→ PROBLEM TO SOLVE
Give every entry again, word for word and in full.
## begin
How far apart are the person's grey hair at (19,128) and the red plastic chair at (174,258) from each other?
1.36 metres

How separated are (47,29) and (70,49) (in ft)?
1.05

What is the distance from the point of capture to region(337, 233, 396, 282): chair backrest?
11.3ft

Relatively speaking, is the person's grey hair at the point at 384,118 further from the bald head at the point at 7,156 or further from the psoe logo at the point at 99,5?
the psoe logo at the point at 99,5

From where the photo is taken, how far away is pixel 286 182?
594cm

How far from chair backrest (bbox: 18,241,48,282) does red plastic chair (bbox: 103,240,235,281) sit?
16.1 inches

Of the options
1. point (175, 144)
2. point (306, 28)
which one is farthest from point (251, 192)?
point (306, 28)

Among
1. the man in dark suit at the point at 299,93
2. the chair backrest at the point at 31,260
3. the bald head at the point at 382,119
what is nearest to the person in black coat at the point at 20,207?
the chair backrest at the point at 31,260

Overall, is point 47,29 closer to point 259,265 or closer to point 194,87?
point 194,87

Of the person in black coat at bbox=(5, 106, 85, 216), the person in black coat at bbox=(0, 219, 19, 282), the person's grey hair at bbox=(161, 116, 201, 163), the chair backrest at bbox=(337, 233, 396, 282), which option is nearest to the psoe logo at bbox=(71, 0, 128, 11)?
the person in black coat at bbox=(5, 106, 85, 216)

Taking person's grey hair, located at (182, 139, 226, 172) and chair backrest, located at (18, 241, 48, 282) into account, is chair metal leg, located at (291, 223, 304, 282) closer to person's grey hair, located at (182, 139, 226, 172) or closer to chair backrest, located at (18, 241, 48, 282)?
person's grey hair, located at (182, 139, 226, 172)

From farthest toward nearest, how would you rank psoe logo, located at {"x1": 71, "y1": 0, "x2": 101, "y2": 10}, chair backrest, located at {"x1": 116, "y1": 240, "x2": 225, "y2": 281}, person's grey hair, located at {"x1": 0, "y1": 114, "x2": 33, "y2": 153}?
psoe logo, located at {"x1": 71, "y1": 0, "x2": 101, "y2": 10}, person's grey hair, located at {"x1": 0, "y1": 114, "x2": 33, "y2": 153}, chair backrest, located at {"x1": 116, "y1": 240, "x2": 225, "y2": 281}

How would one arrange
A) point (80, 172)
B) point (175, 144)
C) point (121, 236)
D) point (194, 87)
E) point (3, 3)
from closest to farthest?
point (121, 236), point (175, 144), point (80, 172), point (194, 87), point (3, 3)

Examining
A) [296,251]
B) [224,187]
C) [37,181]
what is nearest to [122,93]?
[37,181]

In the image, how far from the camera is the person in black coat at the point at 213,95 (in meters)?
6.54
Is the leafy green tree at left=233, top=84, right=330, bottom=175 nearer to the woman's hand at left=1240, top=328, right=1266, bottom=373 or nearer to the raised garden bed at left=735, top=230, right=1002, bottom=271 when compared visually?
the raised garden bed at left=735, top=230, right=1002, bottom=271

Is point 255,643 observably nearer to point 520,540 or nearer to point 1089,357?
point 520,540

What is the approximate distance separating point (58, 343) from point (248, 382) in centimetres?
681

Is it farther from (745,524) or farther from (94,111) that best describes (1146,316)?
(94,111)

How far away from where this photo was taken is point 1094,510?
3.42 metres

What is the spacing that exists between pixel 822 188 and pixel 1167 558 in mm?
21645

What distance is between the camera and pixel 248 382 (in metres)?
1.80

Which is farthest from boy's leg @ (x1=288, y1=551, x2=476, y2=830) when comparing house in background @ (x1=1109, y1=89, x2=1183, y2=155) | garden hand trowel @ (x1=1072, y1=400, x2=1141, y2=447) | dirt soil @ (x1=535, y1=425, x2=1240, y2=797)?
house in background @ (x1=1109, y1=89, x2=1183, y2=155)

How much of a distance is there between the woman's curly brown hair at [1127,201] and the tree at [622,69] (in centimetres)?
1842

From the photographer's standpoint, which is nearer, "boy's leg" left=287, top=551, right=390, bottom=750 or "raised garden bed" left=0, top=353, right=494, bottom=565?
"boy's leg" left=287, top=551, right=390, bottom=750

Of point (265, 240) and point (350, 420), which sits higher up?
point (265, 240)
## end
→ ANSWER TO THIS EXERCISE
How far apart are the person's grey hair at (19,128) and the red plastic chair at (174,258) from each other?
1.36 metres

How separated are (47,29) and (70,49) (in ft)?
1.05

What is the distance from the point of capture to region(337, 233, 396, 282): chair backrest?
11.3ft

Relatively speaking, is the person's grey hair at the point at 384,118 further from the bald head at the point at 7,156 or further from the psoe logo at the point at 99,5?
the psoe logo at the point at 99,5

From where the photo is taken, how far away is pixel 286 182?
594cm

How far from chair backrest (bbox: 18,241,48,282) does red plastic chair (bbox: 103,240,235,281) sit?
16.1 inches

Of the options
1. point (175, 144)
2. point (306, 28)
which one is farthest from point (251, 192)?
point (306, 28)

Among
1. the man in dark suit at the point at 299,93
2. the chair backrest at the point at 31,260
3. the bald head at the point at 382,119
what is nearest to the person in black coat at the point at 20,207?
the chair backrest at the point at 31,260

Overall, is point 47,29 closer to point 259,265 or closer to point 194,87?
point 194,87

Of the person in black coat at bbox=(5, 106, 85, 216), the person in black coat at bbox=(0, 219, 19, 282), the person's grey hair at bbox=(161, 116, 201, 163), the chair backrest at bbox=(337, 233, 396, 282), which option is nearest to the psoe logo at bbox=(71, 0, 128, 11)?
the person in black coat at bbox=(5, 106, 85, 216)

Taking person's grey hair, located at (182, 139, 226, 172) and chair backrest, located at (18, 241, 48, 282) into account, is chair metal leg, located at (291, 223, 304, 282) closer to person's grey hair, located at (182, 139, 226, 172) or closer to chair backrest, located at (18, 241, 48, 282)?
person's grey hair, located at (182, 139, 226, 172)

From farthest toward nearest, how would you rank psoe logo, located at {"x1": 71, "y1": 0, "x2": 101, "y2": 10}, chair backrest, located at {"x1": 116, "y1": 240, "x2": 225, "y2": 281}, person's grey hair, located at {"x1": 0, "y1": 114, "x2": 33, "y2": 153}?
psoe logo, located at {"x1": 71, "y1": 0, "x2": 101, "y2": 10}, person's grey hair, located at {"x1": 0, "y1": 114, "x2": 33, "y2": 153}, chair backrest, located at {"x1": 116, "y1": 240, "x2": 225, "y2": 281}

How would one arrange
A) point (80, 172)
B) point (175, 144)
C) point (121, 236)
D) point (194, 87)
E) point (3, 3)
from closest to farthest?
point (121, 236), point (175, 144), point (80, 172), point (194, 87), point (3, 3)

Examining
A) [296,251]
B) [224,187]
C) [37,181]
what is nearest to [122,93]?
[37,181]

In the image, how far from the camera is the person in black coat at the point at 213,95 (in meters)?
6.54
Is the leafy green tree at left=233, top=84, right=330, bottom=175 nearer to the woman's hand at left=1240, top=328, right=1266, bottom=373 or nearer to the raised garden bed at left=735, top=230, right=1002, bottom=271 when compared visually?
the raised garden bed at left=735, top=230, right=1002, bottom=271

Is point 255,643 observably nearer to point 520,540 or nearer to point 1089,357?
point 520,540

What is the approximate distance separating point (58, 343) from point (248, 382) in centimetres?
681

Is it farther from (745,524) or farther from (94,111) that best describes (1146,316)?
(94,111)

How far away from where this photo was taken is point 1094,510?
3.42 metres

What is the spacing that exists between pixel 822 188 and pixel 1167 558 in mm?
21645

What distance is between the camera and pixel 248 382 (in metres)?
1.80

Which is farthest from boy's leg @ (x1=288, y1=551, x2=476, y2=830) when comparing house in background @ (x1=1109, y1=89, x2=1183, y2=155) | garden hand trowel @ (x1=1072, y1=400, x2=1141, y2=447) | dirt soil @ (x1=535, y1=425, x2=1240, y2=797)?
house in background @ (x1=1109, y1=89, x2=1183, y2=155)

How much of a distance is there between the woman's curly brown hair at [1127,201] and the tree at [622,69] (in centimetres)?
1842

From the photographer's standpoint, which is nearer, "boy's leg" left=287, top=551, right=390, bottom=750 or "raised garden bed" left=0, top=353, right=494, bottom=565?
"boy's leg" left=287, top=551, right=390, bottom=750

Of point (265, 240) and point (350, 420), which sits higher up?
point (265, 240)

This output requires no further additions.